【芝居】「日本文学盛衰史」青年団
2018.7.8 18:00 [CoRich]
四人の文学者(北村透谷・正岡子規・二葉亭四迷・夏目漱石)の通夜、葬式。遺族や若い文学者が参列している。
明治後期から大正にかけて、戦争に至る国の礎を作った時代、文学もその一部を担ったということを起点にし、四人の文学者の葬儀に集った文学者たちという体裁で物語を進めます。 原作となった同名の書籍(まだ読み終わってないけれど)は、現代の視点を巧みに織り交ぜながら文学者たちの文学との格闘を描くという想像力にあふれたパロディで、描いてるいくつかの断片は同じだけれど、見え方の風景はずいぶん異なります。が、敬意に裏打ちされた物語はどちらも確かに通底するのです。
当日パンフで作家は国で共通の言葉を持たなければならないという時代と文学の関係を背景として説明して始めます。物語全体から俯瞰すると、人は文学で死ねるかという序盤の問いかけは、牧歌的に感じられるのです。 物語は進み、人間の内面を表現する手段を手に入れた人々が内面を共有し広がり、それは大逆事件の引き金にもなって、その力が文学にあることを国が気づいて国民を怖がる時代への変遷を描いてみせる巧さ。
一方でその広がりは、貧乏人は文学を読めるようになるのか、という問いかけから、ベストセラーが人々に読まれるバブルを経て、携帯小説が広がり、人工知能が完璧な文学作品を作り出しベストセラーとなるがその完璧故にその後には誰も文学を読まない時代が来るという未来へ。しかし、人工知能が読む小説、という流れはまた、人間が文学を手に入れてきた時代をなぞるようでもあって、少しの希望を見せるのです。
もっとも、背骨はずいぶんの硬派に思うけれど、語り口は軽快でコミカルなのです。
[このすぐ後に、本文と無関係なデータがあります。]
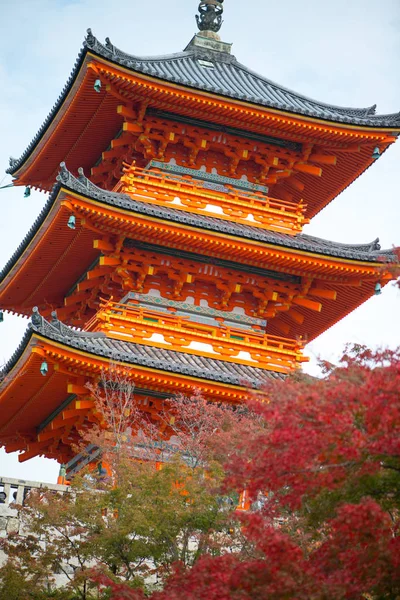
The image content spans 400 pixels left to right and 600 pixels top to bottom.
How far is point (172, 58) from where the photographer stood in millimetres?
28562

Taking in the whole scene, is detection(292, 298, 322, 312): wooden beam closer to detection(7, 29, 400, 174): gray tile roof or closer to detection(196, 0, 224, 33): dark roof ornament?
detection(7, 29, 400, 174): gray tile roof

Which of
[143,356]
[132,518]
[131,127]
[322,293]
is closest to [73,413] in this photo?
[143,356]

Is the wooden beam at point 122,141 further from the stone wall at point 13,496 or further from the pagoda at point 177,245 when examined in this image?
the stone wall at point 13,496

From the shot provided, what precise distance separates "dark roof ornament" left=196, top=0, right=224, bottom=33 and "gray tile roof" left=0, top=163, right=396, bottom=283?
24.8ft

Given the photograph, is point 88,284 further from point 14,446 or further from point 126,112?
point 14,446

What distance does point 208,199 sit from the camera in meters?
26.1

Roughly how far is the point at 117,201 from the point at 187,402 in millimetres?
4811

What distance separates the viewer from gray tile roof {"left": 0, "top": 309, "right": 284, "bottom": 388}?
2153 cm

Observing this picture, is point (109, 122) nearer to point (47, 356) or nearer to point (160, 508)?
point (47, 356)

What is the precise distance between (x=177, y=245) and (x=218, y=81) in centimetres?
574

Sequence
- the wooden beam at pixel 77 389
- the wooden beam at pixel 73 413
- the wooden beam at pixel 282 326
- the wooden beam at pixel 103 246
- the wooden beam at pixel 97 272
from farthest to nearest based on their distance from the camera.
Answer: the wooden beam at pixel 282 326, the wooden beam at pixel 97 272, the wooden beam at pixel 103 246, the wooden beam at pixel 73 413, the wooden beam at pixel 77 389

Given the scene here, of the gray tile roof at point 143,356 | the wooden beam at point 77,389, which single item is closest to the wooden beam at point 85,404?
the wooden beam at point 77,389

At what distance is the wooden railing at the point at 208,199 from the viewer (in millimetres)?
25703

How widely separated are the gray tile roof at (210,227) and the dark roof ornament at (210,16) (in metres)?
7.56
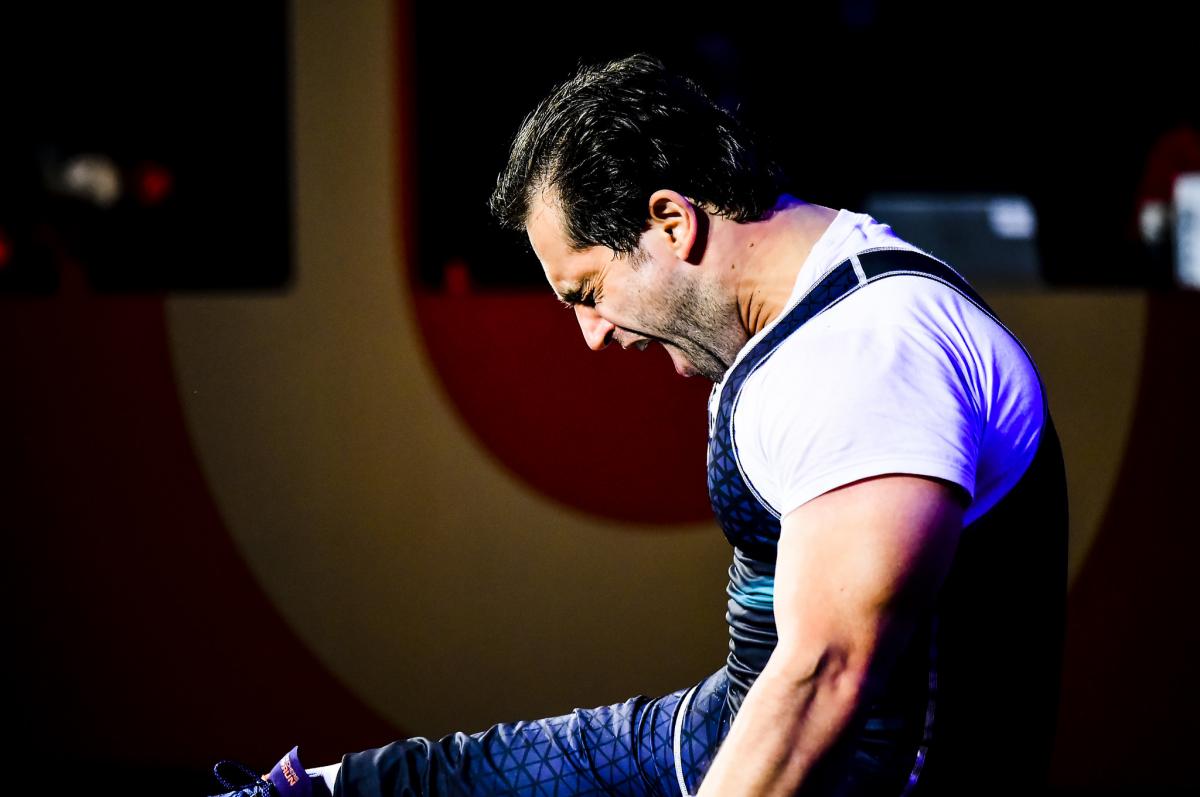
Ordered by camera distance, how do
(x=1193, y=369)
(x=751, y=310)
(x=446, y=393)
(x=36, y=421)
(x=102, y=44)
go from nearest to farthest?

それぞれの時代の文学者たちを少々戯画的、世俗的に人間くさく描きながら、そこにチェルフィッチュ風の現代口語演劇(で演じられる「おおつごもり」が凄い)、スズキメソッドとか、あるいは朝日舞台芸術賞を8年でをすぐ休止しちゃうこと、あるいは蜷川幸雄から相撲協会、はては LINEスタンプやTwitter、#MeTooムーブメントなど、文学と世間とコミュニケーションにまつわるコネタを現代のものも巧妙に織り交ぜながら警戒に、時に爆笑を生みながら描くのです。 かみ砕いた軽い語り口、それにしても文学と国家、文学と戦争、あるいは文学と私たちという視点を盛衰史として俯瞰して描く今作、再演が実に楽しみなのです。